Categories
Uncategorized

Book #5: Dawn and the Impossible Three

photo-1489367874814-f5d040621dd8

Photo by @parktroopers on Unsplash

Book #5: Dawn and the Impossible Three

Synopsis: Dawn is adjusting to life in Connecticut and is complaining a lot about the cold. We meet the Barrett family, who turn into some of the regular baby-sitting charges.

Thoughts: My re-read of the series (I’m slow in blogging but am about 35 books in) has helped me realize that I totally underestimated the BSC books when I was growing up. They tackle some pretty serious and, at times, dark things and this book was where I really began to see it. Dawn is adjusting to life in Connecticut and although she was invited to join the BSC at the end of the last book, it’s still slow going. She has to prove herself, and Kristy is hella jealous that this California swooped in and stole her best friend. In what I can only call an inordinate amount of awareness, Dawn totally sees what’s going on and deftly handles the situation and wins over Kristy, who even suggests giving Dawn the title of “alternate officer.”
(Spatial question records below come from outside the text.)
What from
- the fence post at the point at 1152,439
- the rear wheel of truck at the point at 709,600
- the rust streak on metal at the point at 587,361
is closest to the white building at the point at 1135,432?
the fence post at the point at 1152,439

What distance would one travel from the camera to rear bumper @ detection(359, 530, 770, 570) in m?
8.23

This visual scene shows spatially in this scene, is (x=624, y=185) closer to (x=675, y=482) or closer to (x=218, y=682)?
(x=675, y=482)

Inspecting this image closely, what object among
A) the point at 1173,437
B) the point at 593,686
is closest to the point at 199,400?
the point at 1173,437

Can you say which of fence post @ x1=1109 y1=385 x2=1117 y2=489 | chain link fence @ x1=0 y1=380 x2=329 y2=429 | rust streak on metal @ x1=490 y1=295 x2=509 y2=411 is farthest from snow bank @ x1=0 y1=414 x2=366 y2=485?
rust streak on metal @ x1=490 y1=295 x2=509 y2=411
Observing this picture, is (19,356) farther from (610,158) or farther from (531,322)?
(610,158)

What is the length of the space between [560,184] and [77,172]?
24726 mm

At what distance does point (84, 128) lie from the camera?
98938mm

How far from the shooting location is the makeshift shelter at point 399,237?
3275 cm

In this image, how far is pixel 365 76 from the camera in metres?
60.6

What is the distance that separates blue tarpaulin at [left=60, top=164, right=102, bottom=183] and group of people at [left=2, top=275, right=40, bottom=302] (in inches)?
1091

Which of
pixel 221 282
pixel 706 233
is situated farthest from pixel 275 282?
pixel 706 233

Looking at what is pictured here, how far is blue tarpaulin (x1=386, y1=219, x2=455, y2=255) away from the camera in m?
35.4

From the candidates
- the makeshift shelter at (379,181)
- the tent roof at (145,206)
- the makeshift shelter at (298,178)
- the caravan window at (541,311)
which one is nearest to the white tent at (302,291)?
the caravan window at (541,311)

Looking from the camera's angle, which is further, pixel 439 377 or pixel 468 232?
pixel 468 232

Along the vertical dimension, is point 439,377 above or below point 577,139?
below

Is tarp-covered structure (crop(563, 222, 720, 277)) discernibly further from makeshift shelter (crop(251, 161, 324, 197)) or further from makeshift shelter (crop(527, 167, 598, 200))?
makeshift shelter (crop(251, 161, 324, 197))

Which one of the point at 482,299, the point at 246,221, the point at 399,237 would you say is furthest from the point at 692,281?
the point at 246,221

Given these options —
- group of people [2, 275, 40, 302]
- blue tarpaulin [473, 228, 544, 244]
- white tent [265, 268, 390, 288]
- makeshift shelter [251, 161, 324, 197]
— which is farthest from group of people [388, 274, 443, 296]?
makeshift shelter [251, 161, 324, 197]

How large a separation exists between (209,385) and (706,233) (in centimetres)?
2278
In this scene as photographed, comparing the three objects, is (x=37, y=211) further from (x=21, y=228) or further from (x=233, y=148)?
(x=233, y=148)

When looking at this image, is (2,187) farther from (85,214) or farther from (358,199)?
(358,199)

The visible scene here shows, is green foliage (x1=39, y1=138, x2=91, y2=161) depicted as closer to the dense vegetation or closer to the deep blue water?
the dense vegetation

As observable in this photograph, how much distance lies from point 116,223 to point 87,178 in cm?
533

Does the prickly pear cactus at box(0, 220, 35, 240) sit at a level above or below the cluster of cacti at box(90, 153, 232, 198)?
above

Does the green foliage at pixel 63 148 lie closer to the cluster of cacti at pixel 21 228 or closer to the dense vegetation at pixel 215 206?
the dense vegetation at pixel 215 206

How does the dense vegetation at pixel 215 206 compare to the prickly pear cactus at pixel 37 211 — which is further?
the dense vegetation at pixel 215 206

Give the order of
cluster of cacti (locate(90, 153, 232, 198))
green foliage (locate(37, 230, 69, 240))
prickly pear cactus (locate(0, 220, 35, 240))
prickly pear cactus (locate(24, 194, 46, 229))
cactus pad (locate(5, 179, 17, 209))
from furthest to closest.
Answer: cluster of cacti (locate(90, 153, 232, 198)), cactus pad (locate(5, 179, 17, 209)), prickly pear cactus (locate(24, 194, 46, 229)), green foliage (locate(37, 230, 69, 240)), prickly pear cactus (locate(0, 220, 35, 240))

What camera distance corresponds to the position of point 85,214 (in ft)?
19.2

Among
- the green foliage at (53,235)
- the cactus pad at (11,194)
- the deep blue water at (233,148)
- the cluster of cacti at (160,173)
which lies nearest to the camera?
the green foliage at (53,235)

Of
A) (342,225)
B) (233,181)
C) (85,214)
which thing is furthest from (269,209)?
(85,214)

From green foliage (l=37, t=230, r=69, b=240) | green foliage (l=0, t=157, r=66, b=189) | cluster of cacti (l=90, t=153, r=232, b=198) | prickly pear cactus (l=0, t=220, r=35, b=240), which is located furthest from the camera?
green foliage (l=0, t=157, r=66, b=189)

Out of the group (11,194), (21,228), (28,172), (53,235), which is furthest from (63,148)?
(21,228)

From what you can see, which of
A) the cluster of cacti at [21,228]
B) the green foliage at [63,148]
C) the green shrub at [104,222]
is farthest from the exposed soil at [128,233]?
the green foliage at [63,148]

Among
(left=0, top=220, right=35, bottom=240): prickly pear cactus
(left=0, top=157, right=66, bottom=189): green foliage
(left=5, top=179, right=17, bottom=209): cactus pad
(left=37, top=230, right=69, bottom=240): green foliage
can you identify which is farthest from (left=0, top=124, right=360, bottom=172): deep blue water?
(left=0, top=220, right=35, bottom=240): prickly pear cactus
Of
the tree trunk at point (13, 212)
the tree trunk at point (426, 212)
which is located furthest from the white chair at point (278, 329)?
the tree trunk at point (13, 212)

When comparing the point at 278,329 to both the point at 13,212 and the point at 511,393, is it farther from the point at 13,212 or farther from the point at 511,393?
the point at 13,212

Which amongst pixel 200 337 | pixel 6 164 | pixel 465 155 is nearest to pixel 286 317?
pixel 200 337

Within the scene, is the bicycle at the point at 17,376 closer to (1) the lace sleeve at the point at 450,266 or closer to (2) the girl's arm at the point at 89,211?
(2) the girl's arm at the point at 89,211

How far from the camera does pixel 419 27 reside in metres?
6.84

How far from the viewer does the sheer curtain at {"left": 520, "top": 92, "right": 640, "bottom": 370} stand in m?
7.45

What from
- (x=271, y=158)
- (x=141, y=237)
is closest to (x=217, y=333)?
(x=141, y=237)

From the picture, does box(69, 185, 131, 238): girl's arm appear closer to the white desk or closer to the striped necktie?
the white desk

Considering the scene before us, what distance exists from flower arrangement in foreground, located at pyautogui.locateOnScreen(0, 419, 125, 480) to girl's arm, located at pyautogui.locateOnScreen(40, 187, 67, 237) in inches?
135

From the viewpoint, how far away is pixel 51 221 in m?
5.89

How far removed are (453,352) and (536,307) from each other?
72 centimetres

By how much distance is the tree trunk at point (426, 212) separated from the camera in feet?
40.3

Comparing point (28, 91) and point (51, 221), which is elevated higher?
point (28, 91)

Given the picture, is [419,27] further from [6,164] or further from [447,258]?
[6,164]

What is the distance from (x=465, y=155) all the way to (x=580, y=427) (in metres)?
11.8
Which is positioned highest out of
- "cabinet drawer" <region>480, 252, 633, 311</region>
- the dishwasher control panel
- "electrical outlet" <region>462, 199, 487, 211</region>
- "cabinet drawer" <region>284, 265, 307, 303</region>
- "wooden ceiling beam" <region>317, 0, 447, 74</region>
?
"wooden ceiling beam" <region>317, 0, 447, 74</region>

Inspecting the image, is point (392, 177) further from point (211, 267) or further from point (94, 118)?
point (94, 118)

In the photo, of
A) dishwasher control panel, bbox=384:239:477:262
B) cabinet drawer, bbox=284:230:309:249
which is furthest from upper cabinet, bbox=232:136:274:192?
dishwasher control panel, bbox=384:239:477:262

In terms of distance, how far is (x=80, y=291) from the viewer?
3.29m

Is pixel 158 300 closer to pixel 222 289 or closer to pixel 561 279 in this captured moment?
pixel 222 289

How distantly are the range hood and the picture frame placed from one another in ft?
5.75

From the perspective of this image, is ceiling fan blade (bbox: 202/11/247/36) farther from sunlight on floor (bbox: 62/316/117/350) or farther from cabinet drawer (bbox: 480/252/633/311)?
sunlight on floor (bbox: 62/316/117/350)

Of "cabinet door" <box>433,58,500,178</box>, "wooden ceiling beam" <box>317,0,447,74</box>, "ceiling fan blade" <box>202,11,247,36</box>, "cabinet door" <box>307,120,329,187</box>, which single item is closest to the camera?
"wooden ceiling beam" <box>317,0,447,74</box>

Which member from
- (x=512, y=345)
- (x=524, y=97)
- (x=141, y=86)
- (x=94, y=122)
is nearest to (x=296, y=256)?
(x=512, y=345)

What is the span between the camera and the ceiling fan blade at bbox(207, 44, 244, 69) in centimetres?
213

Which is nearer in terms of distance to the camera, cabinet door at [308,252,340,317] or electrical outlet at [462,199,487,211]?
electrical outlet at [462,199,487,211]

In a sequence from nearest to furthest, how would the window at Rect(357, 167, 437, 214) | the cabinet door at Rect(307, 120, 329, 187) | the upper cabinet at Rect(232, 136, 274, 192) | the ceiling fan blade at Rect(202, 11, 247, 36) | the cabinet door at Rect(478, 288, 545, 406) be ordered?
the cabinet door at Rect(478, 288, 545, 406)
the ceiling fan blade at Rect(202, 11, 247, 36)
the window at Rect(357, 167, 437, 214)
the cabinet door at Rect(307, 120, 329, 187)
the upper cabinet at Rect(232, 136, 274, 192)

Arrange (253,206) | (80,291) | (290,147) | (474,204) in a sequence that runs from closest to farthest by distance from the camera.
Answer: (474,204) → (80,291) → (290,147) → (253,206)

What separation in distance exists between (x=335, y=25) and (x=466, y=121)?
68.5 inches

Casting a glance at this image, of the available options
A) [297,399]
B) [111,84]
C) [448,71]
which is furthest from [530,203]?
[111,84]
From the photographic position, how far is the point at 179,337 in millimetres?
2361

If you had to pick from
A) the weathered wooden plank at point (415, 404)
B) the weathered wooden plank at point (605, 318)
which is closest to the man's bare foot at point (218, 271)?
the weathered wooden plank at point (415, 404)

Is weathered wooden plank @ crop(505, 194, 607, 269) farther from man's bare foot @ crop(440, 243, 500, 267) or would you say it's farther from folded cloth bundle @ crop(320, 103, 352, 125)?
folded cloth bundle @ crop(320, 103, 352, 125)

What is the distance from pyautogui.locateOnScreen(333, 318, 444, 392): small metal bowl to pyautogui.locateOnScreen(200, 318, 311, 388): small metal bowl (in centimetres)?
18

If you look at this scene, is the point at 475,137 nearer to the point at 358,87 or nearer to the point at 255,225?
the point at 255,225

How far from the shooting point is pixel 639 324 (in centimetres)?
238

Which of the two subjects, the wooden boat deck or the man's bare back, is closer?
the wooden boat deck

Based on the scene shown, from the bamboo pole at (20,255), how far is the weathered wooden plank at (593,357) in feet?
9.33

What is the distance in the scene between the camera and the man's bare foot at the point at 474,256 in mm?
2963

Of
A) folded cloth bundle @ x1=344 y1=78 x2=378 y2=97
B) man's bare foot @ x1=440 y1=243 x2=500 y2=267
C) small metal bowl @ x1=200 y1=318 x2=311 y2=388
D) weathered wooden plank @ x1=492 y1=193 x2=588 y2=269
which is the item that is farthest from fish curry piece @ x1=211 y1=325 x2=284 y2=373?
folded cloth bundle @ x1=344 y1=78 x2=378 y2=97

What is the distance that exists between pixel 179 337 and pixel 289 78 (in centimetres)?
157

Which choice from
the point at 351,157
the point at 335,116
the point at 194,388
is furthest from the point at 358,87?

Meanwhile, in BSC business, we meet the Barrett family: Buddy, Suzie, and Marnie and their Mom, who is described as a “young woman,” which made me feel super old. The Barretts have just gone through a contentious divorce and when Dawn shows up to babysit, she’s instructed that the kids aren’t supposed to talk to Mr. Barrett on the phone if he calls. The house is a mess, Mrs. Barrett is scattered, and basically runs out of the house without giving Dawn any other directions. Over the course of the book, Dawn becomes they’re regular babysitter and is basically doing more to take care of the kids and the house than Mrs. Barrett, who even forgot to tell Dawn about a food allergy which could have proven tragic if it weren’t for Mallory’s quick thinking. Buddy comes to her house for homework help. Suzie calls her on the phone all the time. And it all comes to a head when Buddy disappears. It turns out that scatter-brained Mrs. Barrett mixed up visitation days and Mr. Barrett picked up Buddy, who was playing outside, without telling anyone. Buddy was returned about 10 seconds before his face was plastered on the side of a milk carton. Dawn finally confronted Mrs. Barrett about how dysfunctional she is, and Mrs. Barrett agreed to try harder and to pay Dawn for all of the extra chores she’d been doing. As I read, I couldn’t help thinking how absurd this entire situation is. It wasn’t so much that I disbelieved it, but more just that it reminded me how heartbreaking it is when kids and teenagers end up parenting the adults in their lives.

Unbelievable/Surprising: “In Connecticut, people barbecue things.” As someone from below the Mason-Dixon line who also lived in Connecticut for years, I am here to tell you that this is one of the most ridiculous sentences ever written. Ever. In the history of the world.

For context, Mary Anne’s dad and Dawn’s mom have started seeing each other and the Schaefers decide to have people (Sharon’s parents, the Spiers, BSC members, etc.) over for a cookout. Sharon plans a sprouted tofu salad casserole or something of the sort, but Dawn is so eager to make a good impression and fit in that she forces her mom to go to the store and buy a grill and meat to cook on it. She calls it a barbecue, but we all know the truth: it’s just a cookout.

Lingering Question(s): Will Mrs. Barrett ever get her shit together?